Sandeau, LÉONARD SYLVAIN JULES

Chambers's Encyclopaedia, Volume 9: Bound to Swansea, p. 142

Sandeau, LÉONARD SYLVAIN JULES, French novelist and playwright, was born at Aubusson in Creuse, February 19, 1811, and went at an early age to Paris to study law, but soon gave himself entirely to letters. His short-lived intimacy with George Sand produced one joint-novel, Rose et Blanche (1831), and suggested to the more famous of the pair her literary name. Sandeau's first independent novel was Madame de Sommerville (1834), his first hit Mariana (1839). These were followed by a long series of novels, many of which first appeared in the Revue de Deux Mondes; the best La Maison de Penarvan, Mademoiselle de Kérourac, Mademoiselle de la Seiglière, Le Docteur Herbeau, Cathérine, Madeleine, Jean de Thommery, and among shorter stories, perfect in their kind, La Château de Montsabrey, Le Jour sans Lendemain, and Un Début dans le Magistral. As a dramatist Sandeau collaborated much with Émile Augier, his most celebrated plays being Le Gendre de M. Poirier, La Pierre de Touche, and La Cinture dorée.
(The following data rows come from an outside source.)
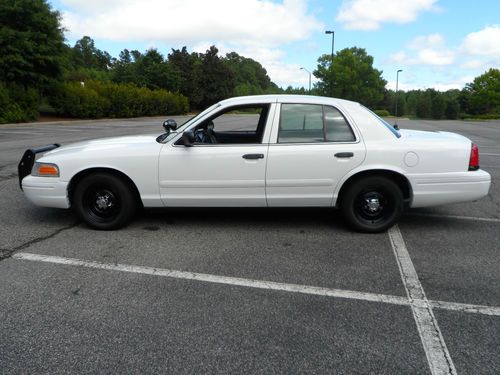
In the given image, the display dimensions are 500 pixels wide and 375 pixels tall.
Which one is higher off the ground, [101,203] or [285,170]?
[285,170]

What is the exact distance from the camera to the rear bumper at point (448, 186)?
4.44m

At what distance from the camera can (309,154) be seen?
438 cm

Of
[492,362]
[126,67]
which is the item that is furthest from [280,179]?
[126,67]

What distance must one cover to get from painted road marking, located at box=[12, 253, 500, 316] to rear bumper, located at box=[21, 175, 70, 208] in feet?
2.64

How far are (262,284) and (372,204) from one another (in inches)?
72.3

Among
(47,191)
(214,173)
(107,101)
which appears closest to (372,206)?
(214,173)

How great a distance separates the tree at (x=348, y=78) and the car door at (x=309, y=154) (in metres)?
51.1

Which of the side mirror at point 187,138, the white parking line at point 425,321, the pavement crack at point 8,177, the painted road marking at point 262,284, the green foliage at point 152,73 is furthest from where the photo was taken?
the green foliage at point 152,73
Sandeau became keeper of the Mazarin Library in 1853, was elected to the Academy in 1858, and appointed librarian at St Cloud in 1859. He died at Paris, 21st April 1883. As a novelist he never attained the popularity of some of his contemporaries, most probably because he steadily refused to make illicit love the staple of his plots. A pleasing style of reflection and an honest interest in the past are characteristic notes; his range of subjects is small and mostly confined to provincial life, but the work is fine, the characters distinct. See Saintsbury's Essays on French Novelists (1891).